Holly Willoughby and Phillip Schofield in 2020. Gareth Cattermole/Getty

It’s astonishing how much airtime the Phillip Schofield business is getting, says Petronella Wyatt in The Daily Telegraph. Revelations about the former ITV presenter’s personal life, involving an “unwise” affair with a younger man, have “eclipsed the death of Martin Amis and the war in Ukraine”. Now, I’m hardly inclined to shed any tears for Schofield himself – an “unctuous dissembler” who once idiotically handed David Cameron, live on television, a list of supposed Tory paedophiles he’d found on the internet. But the past week has “held a mirror up to our collective faces”, and it isn’t flattering. “Since when have we become so trivial? Since when have we become so nasty?”

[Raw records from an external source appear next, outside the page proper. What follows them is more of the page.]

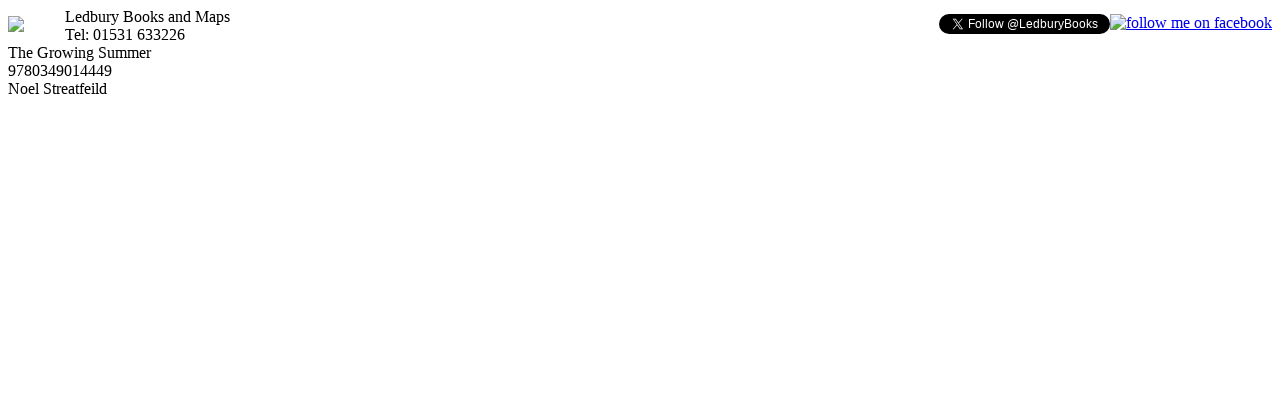

--- FILE ---
content_type: text/html; charset=utf-8
request_url: https://www.ledburybooksandmaps.co.uk/Buy/The-Growing-Summer/9780349014449
body_size: 7477
content:


<!DOCTYPE HTML>

<html xmlns="http://www.w3.org/1999/xhtml" >
<head><title>
	Ledbury Books and Maps Web Shop - Buy Online
</title><link rel="shortcut icon" href="../../favicon.ico" /><meta name="viewport" content="width=device-width, initial-scale=1" /><meta http-equiv="X-UA-Compatible" content="IE=edge" /><!-- Optimal Internet Explorer compatibility -->

    <!-- Google tag (gtag.js) -->
    <script async="async" src="https://www.googletagmanager.com/gtag/js?id=G-D7H3WR27L6"></script>
    <script>
        window.dataLayer = window.dataLayer || [];
        function gtag() { dataLayer.push(arguments); }
        gtag('js', new Date());

        gtag('config', 'G-D7H3WR27L6');
    </script>
<link href="../../App_Themes/LBMDefault/calendar-win2k-1.css" type="text/css" rel="stylesheet" /><link href="../../App_Themes/LBMDefault/LBMDefaultV13.css" type="text/css" rel="stylesheet" /><link href="../../App_Themes/LBMDefault/PageContentV13.css" type="text/css" rel="stylesheet" /><meta name="keywords" content="9780349014449, The-Growing-Summer, Ledbury, Book, Books, Maps, Signed Books, Independent Bookshop, The Growing Summer, Noel Streatfeild" /></head>
<body>
    <form name="aspnetForm" method="post" action="./9780349014449" id="aspnetForm">
<div>
<input type="hidden" name="ctl00_ScriptManagerMasterPage_HiddenField" id="ctl00_ScriptManagerMasterPage_HiddenField" value="" />
<input type="hidden" name="__EVENTTARGET" id="__EVENTTARGET" value="" />
<input type="hidden" name="__EVENTARGUMENT" id="__EVENTARGUMENT" value="" />
<input type="hidden" name="__VIEWSTATE" id="__VIEWSTATE" value="/wEPaA8FDzhkZTI2Y2JlNDIxNDU3MWTwOuyxN8KX7811VK/Yb1n4BGCAnv9VA0iRpaQW8e//mw==" />
</div>

<script type="text/javascript">
//<![CDATA[
var theForm = document.forms['aspnetForm'];
if (!theForm) {
    theForm = document.aspnetForm;
}
function __doPostBack(eventTarget, eventArgument) {
    if (!theForm.onsubmit || (theForm.onsubmit() != false)) {
        theForm.__EVENTTARGET.value = eventTarget;
        theForm.__EVENTARGUMENT.value = eventArgument;
        theForm.submit();
    }
}
//]]>
</script>


<script src="/WebResource.axd?d=3hn5FIc5wxiip6s3UdHLzNHHO8Y51n4UAFJZfrioG0a9qTQo3s_r55ykKZWU8mPJDXHmTyQYQcvPP1hPVDt2vl_Y1qFDQWBeWmlThPErtn01&amp;t=638883307099574018" type="text/javascript"></script>


<script src="../../JavaScript/jquery-3.7.1.min.js" type="text/javascript"></script>
<script src="../../JavaScript/ControlUtils.js?v=3.10.0.35254" type="text/javascript"></script>
<script src="../../JavaScript/ChangeDetection.js" type="text/javascript"></script>
<script src="../../JavaScript/LBMDefault.js" type="text/javascript"></script>
<script src="../../JavaScript/ShopBuyOnLine.js?v=3.10.0.35254" type="text/javascript"></script>
<script src="/ScriptResource.axd?d=cwUQq-ssd2_d_KkQY4mEwXB0M3ulv5sS6gMTMK3ZWy_2R6w3yAwMUmAnepjqZMn5T-Dr9uKccTFt42t_iVkZ6OMZPNzcl6bLZSVWjiKA8yWqA6KtG-rSeHAZN6JtOyAk0&amp;t=f2cd5c5" type="text/javascript"></script>
<script src="/ScriptResource.axd?d=x9B-1jKYri_vd_HJTMgcLSoGNyZ-iBW9yvIPzfbePbshhJSo9hAJTnIDQcYZuUx8cluBFhOPOHev0vEg9B-jPIiL_vDBOPHmOcAnILDeHIw06DJBizBxh1u9QHO4QTcKIVfw4DAiSajF1lAWXCHUvw2&amp;t=f2cd5c5" type="text/javascript"></script>
<div>

	<input type="hidden" name="__VIEWSTATEGENERATOR" id="__VIEWSTATEGENERATOR" value="961225D4" />
</div>
    <script type="text/javascript">
//<![CDATA[
Sys.WebForms.PageRequestManager._initialize('ctl00$ScriptManagerMasterPage', 'aspnetForm', [], [], [], 90, 'ctl00');
//]]>
</script>


        <div id="ctl00_divContainer" class="MainPageContainer">
            <div id="content">
                
                    <div id='header'>
                        <table border="0" cellpadding="0" cellspacing="0" style="width:100%;">
                            <tr>
                                <td class="LeftLogo">
                                    <img id="ctl00_ContentPlaceHolderHeader_ImageLeftLogo" src="../../App_Themes/LBMDefault/Resources/Images/ledburybooksandmaps_logo_small.gif" style="border-width:0px;" />
                                </td>
                                
                                    <td class="HeaderText">
                                        <div class='HeaderShopName'>Ledbury Books and Maps</div><div class='HeaderShopTelephoneNumber'>Tel: 01531 633226</div>
                                        <!-- <div class="HeaderShopDescription">Ledbury Books and Maps offers new books on all subjects, a comprehensive range of maps and travel guides, greetings cards CDs and DVDs.</div>-->
                                    </td>
                                
                                <td class="HeaderFaceBookTwitter" align="right">
                                <!-- update in the header too ... in fact do with need this here?-->
                                    <div class="mediaIconsHeaderHolder" >
                                        <div>
                                            <div id="mediaIconsFaceBook" style="display:inline-block; float:right;">
                                                <a target="_blank" title="follow me on facebook" href="https://www.facebook.com/LedburyBooks"><img alt="follow me on facebook" src="//login.create.net/images/icons/user/facebook_40x40.png" border="0" /></a>
                                            </div>
                                        </div>
                                        <div id="mediaIconsTwitter" >
                                            <a href="https://twitter.com/LedburyBooks" class="twitter-follow-button" data-show-count="false">Follow @LedburyBooks</a>
                                            <script type="text/javascript">            !function (d, s, id) { var js, fjs = d.getElementsByTagName(s)[0], p = /^http:/.test(d.location) ? 'http' : 'https'; if (!d.getElementById(id)) { js = d.createElement(s); js.id = id; js.src = p + '://platform.twitter.com/widgets.js'; fjs.parentNode.insertBefore(js, fjs); } } (document, 'script', 'twitter-wjs');</script>
                                        </div>
                                    </div>
                                </td>
                           </tr>
                        </table>
                    </div>
                
                <div id="DivMobileMenu" class="MobileMenu"></div>
                <div id='MainText' class="MainTextArea">
                    
    <div id="OnLineShopHolder"></div>
    <div id="DivBasicProductHolder">
        <div id="ctl00_ContentPlaceHolderMain_DivBasicProductData" class="BasicProductData">
            <div id="ctl00_ContentPlaceHolderMain_DivProductProductName">The Growing Summer</div>
            <div id="ctl00_ContentPlaceHolderMain_DivProductBarCode">9780349014449</div>
            <div id="ctl00_ContentPlaceHolderMain_DivProductAuthor">Noel Streatfeild</div>
        </div>
    </div>

                </div>
            </div>
        </div>
    

<script type="text/javascript">
//<![CDATA[
var urlRoot = '../../';window.pleaseWaitImageUrl = 'images/PleaseWait.gif';var urlWebService = '../../LBMShop.asmx';function GetWebServiceURL() { return urlWebService; }DebugMode = false;$(document).ready(function() {
        ShopAddressText = '20 High Street, Ledbury, HR8 1DS';CreateMobileMenu();;CreateOnLineShopDiv('9780349014449','');;
});
(function() {var fn = function() {$get("ctl00_ScriptManagerMasterPage_HiddenField").value = '';Sys.Application.remove_init(fn);};Sys.Application.add_init(fn);})();//]]>
</script>
</form>
</body>
</html>
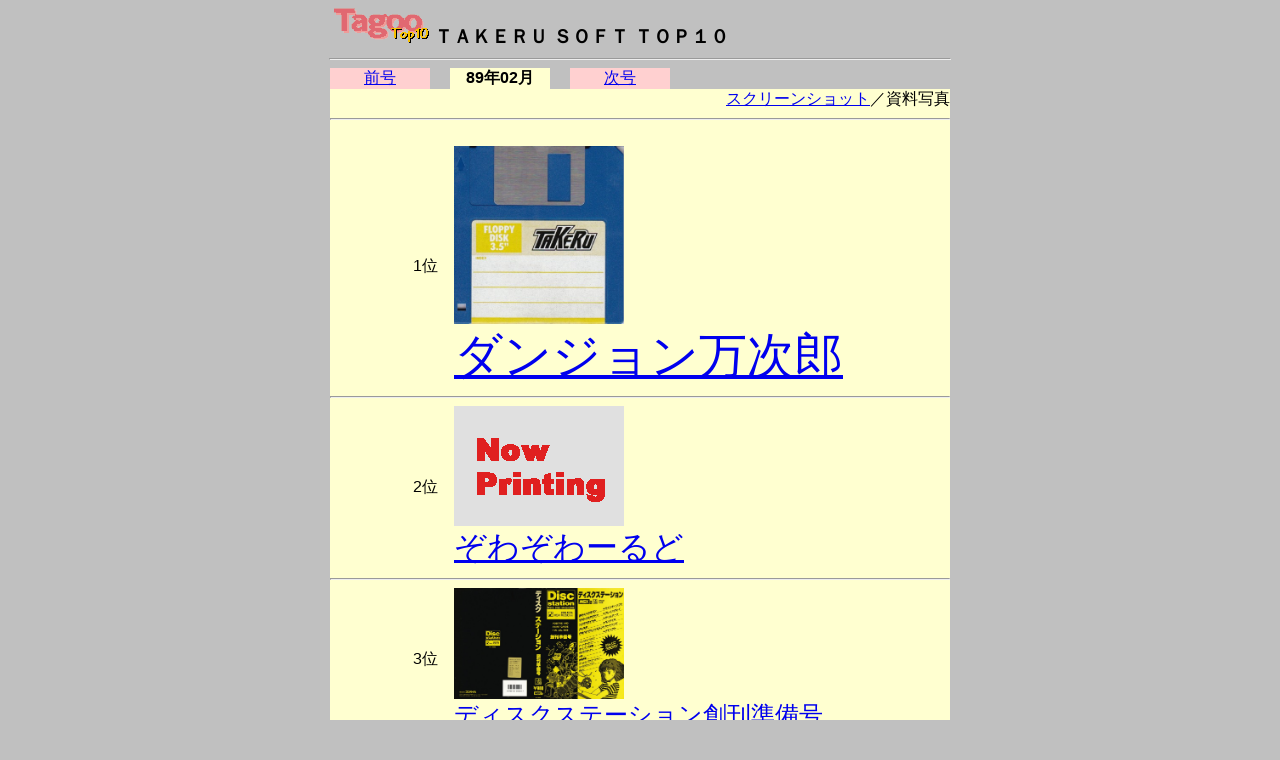

--- FILE ---
content_type: text/html
request_url: https://msx.jpn.org/tagoo/s_top10.cgi?MAG=8902&MSX=TAKERU&PHOTO=1
body_size: 6708
content:
<!DOCTYPE HTML PUBLIC "-//W3C//DTD HTML 4.01 Transitional//EN">
<html lang="ja-JP">
<head>
<meta http-equiv="CONTENT-TYPE" content="text/html; charset=EUC-JP">
<meta http-equiv="CONTENT-SCRIPT-TYPE" content="text/javascript">
<meta http-equiv="CONTENT-STYLE-TYPE" content="text/css">
<title>Tagoo : MSXソフトウエア検索 : ＴＡＫＥＲＵ ソフトウエアＴＯＰ１０ </title>
<style type="text/css">
<!--
BODY { background-color:#C0C0C0; }


body {
  font-family: -apple-system, blinkMacSystemFont, /* Macの欧文はSan Francisco (OS X 10.11以降) */
               'Helvetica Neue', /* Macの欧文 (OS X 10.10以前) */
               'Segoe UI',       /* Windowsの欧文 */
               YuGothicM,        /* Windows8.1以上は游ゴシック */
               YuGothic,         /* Macの游ゴシック */
               Meiryo,           /* 游ゴシックが入っていないWindows */
               sans-serif;
}
/* IE8-11はメイリオ */
@media screen\0 {
  body {
    font-family: 'Segoe UI', /* Windowsの欧文 */
                 Meiryo,     /* メイリオ */
                 sans-serif;
  }
}

/* Windows */
@font-face {
  font-family: YuGothicM;
  font-weight: normal;
  src: local('YuGothic-Medium'),  /* Mediumを明示的に指定 */
       local('Yu Gothic Medium'), /* Chrome用 */
       local('YuGothic-Regular'); /* Windows8.1ではMediumがないのでRegularを指定 */
}
@font-face {
  font-family: YuGothicM;
  font-weight: bold;
  src: local('YuGothic-Bold'), /* Boldはそのまま */
       local('Yu Gothic');     /* Chrome用 */
}

TABLE.t620 { table-layout: fixed; width: 620px; border-collapse: collapse; border: 0px; padding: 0px; margin: 0px;}
TABLE.t580 { table-layout: fixed; width: 580px; border-collapse: collapse; border: 0px; padding: 0px; margin: 0px;}
TABLE.t340 { table-layout: fixed; width: 340px; border-collapse: collapse; border: 0px; padding: 0px; margin: 0px;}
TD { border: 0px; padding: 0px; margin: 0px; }
DIV { vertical-align: middle; text-align: center; }
HR.t620 { width: 620px; }
HR.t580 { width: 580px; }
HR.t300 { width: 300px; text-align: left; }
TD.t340 { width: 340px; text-align: right; }
TD.t280 { width: 280px; }
TD.t240 { width: 240px; text-align: right; }
TD.t160 { width: 160px; }
TD.t140 { width: 140px; text-align: right; }
TD.t100 { width: 100px; text-align: center; }
TD.t98 { width: 98px; text-align: center; }
TD.t80 { width: 80px; text-align: center; }
TD.t60 { width: 60px; text-align: center; }
TD.t40 { width: 40px; text-align: center; }
TD.t20 { width: 20px; text-align: center; }
TD.t8 { width: 8px; text-align: center; }
TD.t4 { width: 4px; text-align: center; }
IMG { border: 0px; }
-->
</style>

<script async src="https://pagead2.googlesyndication.com/pagead/js/adsbygoogle.js?client=ca-pub-6607997310325233"
     crossorigin="anonymous"></script>
</head>

<body>
<div>
<table width=620 cellpadding=0 cellspacing=0 summary="Tagoo:ライプニッツ算数教育用ソフト全4巻" align="center"><tr><td>
<div style="text-align:left;font-size:120%;">
<img src="img/top10_t.png" alt="Tagoo" width=100 height=35>
<strong>ＴＡＫＥＲＵ ＳＯＦＴ ＴＯＰ１０</strong></div>
<hr class=t620>
</td></tr></table>
<table width=620 cellpadding=0 cellspacing=0 summary="タグ" align="center"><tr>
<td class=t100 style="background-color:#FFD0D0;">
<a href="s_top10.cgi?MAG=8901&MSX=TAKERU&PHOTO=1">前号</a></td>
<td class=t20><img src="img/space.png" alt="" width=5 height=5></td>
<td class=t100 style="background-color:#FFFFD0;"><strong>89年02月</strong></td>
<td class=t20><img src="img/space.png" alt="" width=5 height=5></td>
<td class=t100 style="background-color:#FFD0D0;">
<a href="s_top10.cgi?MAG=8903&MSX=TAKERU&PHOTO=1">次号</a></td>
<td class=t280><img src="img/space.png" alt="" width=5 height=5></td>
</tr></table>
<table width=620 border=0 bgcolor="#FFFFD0" cellspacing=0 align="center">
<tr><td width=620 colspan=3 align=right>
<a href="s_top10.cgi?MAG=8902&MSX=TAKERU">スクリーンショット</a>／資料写真<br><hr></td></tr>
<tr><td width=110>　</td><td width=10>　</td><td width=500>　</td></tr>
<tr><td align="right">1位</td>
<td>　</td>
<td><font size=7><img src="photo1/1511.jpg" width=170><br>
<a href="s_check.cgi?LINE=1511&REVIEW=2&PHOTO=1">ダンジョン万次郎</a></font></td></tr><tr><td colspan=3><hr></td></tr><tr><td align="right">2位</td>
<td>　</td>
<td><font size=6><img src="img/printins.png" width=170><br>
<a href="s_check.cgi?LINE=1510&REVIEW=2">ぞわぞわーるど</a></font></td></tr><tr><td colspan=3><hr></td></tr><tr><td align="right">3位</td>
<td>　</td>
<td><font size=5><img src="photo1/1173.jpg" width=170><br>
<a href="s_check.cgi?LINE=1173&REVIEW=2&PHOTO=1">ディスクステーション創刊準備号</a></font></td></tr><tr><td colspan=3><hr></td></tr><tr><td align="right">4位</td>
<td>　</td>
<td><font size=4><img src="img/printins.png" width=170><br>
<a href="s_check.cgi?LINE=1513&REVIEW=2">ラドラの伝説</a></font></td></tr><tr><td colspan=3><hr></td></tr><tr><td align="right">5位</td>
<td>　</td>
<td><font size=4><img src="photo1/1507.jpg" width=170><br>
<a href="s_check.cgi?LINE=1507&REVIEW=2&PHOTO=1">吉田工務店</a></font></td></tr><tr><td colspan=3><hr></td></tr><tr><td align="right">6位</td>
<td>　</td>
<td><font size=4><img src="photo1/1506.jpg" width=170><br>
<a href="s_check.cgi?LINE=1506&REVIEW=2&PHOTO=1">アドベンチャーツクール</a></font></td></tr><tr><td colspan=3><hr></td></tr><tr><td align="right">7位</td>
<td>　</td>
<td><font size=4><img src="photo1/1770.jpg" width=170><br>
<a href="s_check.cgi?LINE=1770&REVIEW=2&PHOTO=1">千之ナイフの魔少女館</a></font></td></tr><tr><td colspan=3><hr></td></tr><tr><td align="right">8位</td>
<td>　</td>
<td><font size=4><img src="img/printins.png" width=170><br>
<a href="s_check.cgi?LINE=1520&REVIEW=2">ガイアの紋章</a></font></td></tr><tr><td colspan=3><hr></td></tr><tr><td align="right">9位</td>
<td>　</td>
<td><font size=4><img src="photo1/1159.jpg" width=170><br>
<a href="s_check.cgi?LINE=1159&REVIEW=2&PHOTO=1">第4のユニット2</a></font></td></tr><tr><td colspan=3><hr></td></tr><tr><td align="right">10位</td>
<td>　</td>
<td><font size=4><img src="photo1/1224.jpg" width=170><br>
<a href="s_check.cgi?LINE=1224&REVIEW=2&PHOTO=1">麻雀狂時代スペシャル</a></font></td></tr><tr><td colspan=3><hr></td></tr><tr><td colspan=3 align="center">
<a href="s_top10.cgi?MAG=8901&MSX=TAKERU&PHOTO=1">前号</a> | <a href="s_top10.cgi?MAG=8903&MSX=TAKERU&PHOTO=1">次号</a>
<br></td></table>
<hr class=t620>

<table width=620 cellpadding=0 cellspacing=0 summary="文末" align="center">
<tr><td class=t280><a href="t_search.html">戻る</a></td>
<td class=t340 style="font-size:75%;">
<address>
<em>Copyright(c) 1998-2025 Mackchie All rights reserved.<br></em>
<a href="mailto:mackchie@gmail.com">mackchie@gmail.com</a>
</address>

</td></tr></table>

<br><br>

</div>


</body>
</html>


--- FILE ---
content_type: text/html; charset=utf-8
request_url: https://www.google.com/recaptcha/api2/aframe
body_size: 264
content:
<!DOCTYPE HTML><html><head><meta http-equiv="content-type" content="text/html; charset=UTF-8"></head><body><script nonce="5i1Sd5ylclXaJM1aUpys0A">/** Anti-fraud and anti-abuse applications only. See google.com/recaptcha */ try{var clients={'sodar':'https://pagead2.googlesyndication.com/pagead/sodar?'};window.addEventListener("message",function(a){try{if(a.source===window.parent){var b=JSON.parse(a.data);var c=clients[b['id']];if(c){var d=document.createElement('img');d.src=c+b['params']+'&rc='+(localStorage.getItem("rc::a")?sessionStorage.getItem("rc::b"):"");window.document.body.appendChild(d);sessionStorage.setItem("rc::e",parseInt(sessionStorage.getItem("rc::e")||0)+1);localStorage.setItem("rc::h",'1768580647813');}}}catch(b){}});window.parent.postMessage("_grecaptcha_ready", "*");}catch(b){}</script></body></html>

The whole sorry episode is a symptom of a deeper sickness: our “obsession with the sex lives of the famous”, and our desire to “devour them” when they inevitably fall foul of our changing mores. The “incorrigible gossips” who run ITV are as guilty as anyone – they must have known about their star presenter’s young lover. Our celebrity culture has become so rotten that its only honest impulse is the “urge to punish those of whom it has become agnostic”. So now Schofield must be “erased, Soviet-style”. But of course, it’s our fault – “we are the petri dish in which he was created”. Every age thinks it is more convulsed by ignorance and stupidity than the last, but you’d have to be “deaf and blind” to deny that we have lost something. “Just look at the dark world of light entertainment.”